Mutations in mitochondrial DNA polymerase-gamma promote breast tumorigenesis

Abstract

Decreased mitochondrial oxidative phosphorylation (OXPHOS) is one of the hallmarks of cancer. To date, the identity of nuclear gene(s) responsible for decreased OXPHOS in tumors remains unknown. It is also unclear whether mutations in nuclear gene(s) responsible for decreased OXPHOS affect tumorigenesis. Polymerase-gamma (POLG) is the only DNA polymerase known to function in human mitochondria. Mutations in POLG are known to cause mitochondrial DNA (mtDNA) depletion and decreased OXPHOS, resulting in mtDNA depletion syndrome in humans. We therefore sequenced all coding exons (2-23) and flanking intron/splice junctions of POLG in breast tumors. We found that the POLG gene was mutated in 63% of breast tumors. We identified a total of 17 mutations across the POLG gene. Mutations were found in all three domains of the POLG protein, including T251I (the exonuclease domain), P587L (the linker region) and E1143G (the polymerase domain). We identified two novel mutations that include one silent (A703A) and one missense (R628Q) mutation in the evolutionarily conserved POLG linker region. In addition, we identified three novel mutations in the intronic region. Our study also revealed that mtDNA was depleted in breast tumors. Consistently, mutant POLG, when expressed in breast cancer cells, induced a depletion of mtDNA, decreased mitochondrial activity, decreased mitochondrial membrane potential, increased levels of reactive oxygen species and increased Matrigel invasion. Together, our study provides the first comprehensive analysis of the POLG gene mutation in human cancer and suggests a function for POLG (1) in decreased OXPHOS in cancers and (2) in promoting tumorigenicity.

Figure 1. POLG D1135A mutant depletes mtDNA and promotes tumorigenicity in breast cancer cells

POLG D1135A cDNA was cloned in the tetracycline inducible plasmid pTRE-Tight-BI-AcGFP1. A bicistronic promoter provided the expression of both GFP and POLG simultaneously. Transfected MCF7 Tet-on Advanced cells were treated with 1000 ng/ml doxycycline for up to 5 day and were sorted by FACS. A) GFP fluorescence was used as a guide to sort cells expressing the mutant POLG gene. Mean fluorescent intensity was determined on the FL1 channel of a FACSCalibur flow cytometer. Data represent geometric mean fluorescence intensity. B). MtDNA index in MCF7 Tet-on Advanced cells expressing POLG D1135A. The ratio of mtDNA to nuclear DNA was used as an index for measuring the mtDNA content C). DHE oxidation of MCF7 Tet-on Advanced cells containing POLG D1135A was measured. Mean fluorescence intensity of each treatment group was normalized to day 0 and expressed as fold DHE oxidation + 1 SD. D). Mitochondrial membrane potential was measured by TMRE fluorescence. Data represents mitochondrial membrane potential as a percent of control (day 0) + 1 SD. E). Mitochondrial respiratory activity was measured by the rate of resazurin reduction. F).Tumorigenicity was measured by Matrigel invasion assay.
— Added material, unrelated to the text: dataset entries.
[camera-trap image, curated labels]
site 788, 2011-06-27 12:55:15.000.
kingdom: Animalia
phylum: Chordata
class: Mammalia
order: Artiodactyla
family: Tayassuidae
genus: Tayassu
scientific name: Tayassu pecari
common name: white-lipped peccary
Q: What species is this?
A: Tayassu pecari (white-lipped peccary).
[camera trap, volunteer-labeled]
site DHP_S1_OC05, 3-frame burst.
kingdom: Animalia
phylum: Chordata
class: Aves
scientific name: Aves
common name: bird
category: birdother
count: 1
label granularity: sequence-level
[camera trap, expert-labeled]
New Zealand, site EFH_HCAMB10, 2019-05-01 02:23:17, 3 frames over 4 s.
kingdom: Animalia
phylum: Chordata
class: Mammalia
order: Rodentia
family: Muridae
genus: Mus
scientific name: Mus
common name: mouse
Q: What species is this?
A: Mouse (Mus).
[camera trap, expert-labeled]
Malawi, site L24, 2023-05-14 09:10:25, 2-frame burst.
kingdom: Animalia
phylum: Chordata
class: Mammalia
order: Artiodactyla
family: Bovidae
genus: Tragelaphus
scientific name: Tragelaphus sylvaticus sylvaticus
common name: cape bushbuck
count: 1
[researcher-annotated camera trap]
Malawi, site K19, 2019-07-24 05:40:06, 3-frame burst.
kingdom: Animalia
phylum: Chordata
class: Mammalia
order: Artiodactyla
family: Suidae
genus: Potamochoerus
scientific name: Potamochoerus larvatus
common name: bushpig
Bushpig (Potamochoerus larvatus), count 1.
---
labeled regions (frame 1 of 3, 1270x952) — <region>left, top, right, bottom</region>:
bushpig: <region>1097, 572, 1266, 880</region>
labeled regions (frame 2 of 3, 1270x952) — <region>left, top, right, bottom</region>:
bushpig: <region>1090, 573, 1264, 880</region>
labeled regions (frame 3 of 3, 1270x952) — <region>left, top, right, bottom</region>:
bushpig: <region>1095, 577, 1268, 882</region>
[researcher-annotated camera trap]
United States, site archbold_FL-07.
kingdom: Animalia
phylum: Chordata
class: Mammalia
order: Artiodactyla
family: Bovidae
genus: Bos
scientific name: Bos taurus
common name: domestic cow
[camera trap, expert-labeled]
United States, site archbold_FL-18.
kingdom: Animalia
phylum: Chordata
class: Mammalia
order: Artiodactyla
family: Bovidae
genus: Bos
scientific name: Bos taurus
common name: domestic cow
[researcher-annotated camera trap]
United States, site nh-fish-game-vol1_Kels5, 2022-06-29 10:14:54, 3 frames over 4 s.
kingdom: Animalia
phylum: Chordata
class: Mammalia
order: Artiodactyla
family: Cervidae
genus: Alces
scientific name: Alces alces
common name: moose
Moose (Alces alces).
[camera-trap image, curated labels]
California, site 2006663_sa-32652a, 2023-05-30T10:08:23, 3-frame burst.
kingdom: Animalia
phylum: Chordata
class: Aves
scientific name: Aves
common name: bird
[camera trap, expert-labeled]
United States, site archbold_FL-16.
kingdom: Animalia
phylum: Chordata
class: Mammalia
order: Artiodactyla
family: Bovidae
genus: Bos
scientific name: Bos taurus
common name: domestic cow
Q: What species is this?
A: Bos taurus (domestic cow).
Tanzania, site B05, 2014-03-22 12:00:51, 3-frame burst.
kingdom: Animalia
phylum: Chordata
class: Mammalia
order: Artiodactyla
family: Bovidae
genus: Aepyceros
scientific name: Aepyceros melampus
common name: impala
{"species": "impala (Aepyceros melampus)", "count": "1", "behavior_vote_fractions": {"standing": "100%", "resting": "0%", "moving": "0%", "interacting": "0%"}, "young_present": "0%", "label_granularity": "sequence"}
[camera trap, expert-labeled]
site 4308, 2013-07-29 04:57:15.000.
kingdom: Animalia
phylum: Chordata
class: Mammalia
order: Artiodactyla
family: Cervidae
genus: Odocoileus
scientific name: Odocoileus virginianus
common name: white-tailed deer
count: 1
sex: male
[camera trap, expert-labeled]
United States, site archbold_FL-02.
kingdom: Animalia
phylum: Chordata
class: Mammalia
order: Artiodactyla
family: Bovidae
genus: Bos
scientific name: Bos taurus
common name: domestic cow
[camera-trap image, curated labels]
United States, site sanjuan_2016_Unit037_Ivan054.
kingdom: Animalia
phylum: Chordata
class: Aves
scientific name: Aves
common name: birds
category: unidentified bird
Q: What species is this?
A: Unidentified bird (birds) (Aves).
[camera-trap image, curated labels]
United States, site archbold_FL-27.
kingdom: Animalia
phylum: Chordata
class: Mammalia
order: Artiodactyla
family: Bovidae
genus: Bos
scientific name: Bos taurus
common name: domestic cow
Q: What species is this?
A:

Figure 2. POLG mutations in breast tumors and breast cancer cell lines

A) Intron/Splice variants in the POLG genome; B) Mutations in the POLG protein with amino acid change. Green and red arrows indicate the novel variants and disease-associated mutations/polymorphisms, respectively. The grey and orange boxes indicate the novel silent and missense mutations, respectively; C) The amino acid conservation at the mutant residue of R628Q, a novel missense mutation observed in the linker region.

Figure 3. Decreased mtDNA content

A) in breast tumor samples and B) in breast cancer cell lines. The ratio of mtDNA to nuclear DNA was used as an index for measuring the mtDNA content (described in material methods).

Figure 4. Breast tumor POLG mutations lead to increased tumorigenicity

Matrigel invasion of MCF7 Tet-on Advanced cells expressing representative mutations in POLG identified in primary breast tumors. Cell were treated with 1000 ng/ml doxycycline and sorted for GFP fluorescence. Cells were grown in the presence of doxycycline for 5 day and the Matrigel invasion was carried out. Data represents mean percentage of invading cells normalized to negative vector control ± 1 SEM.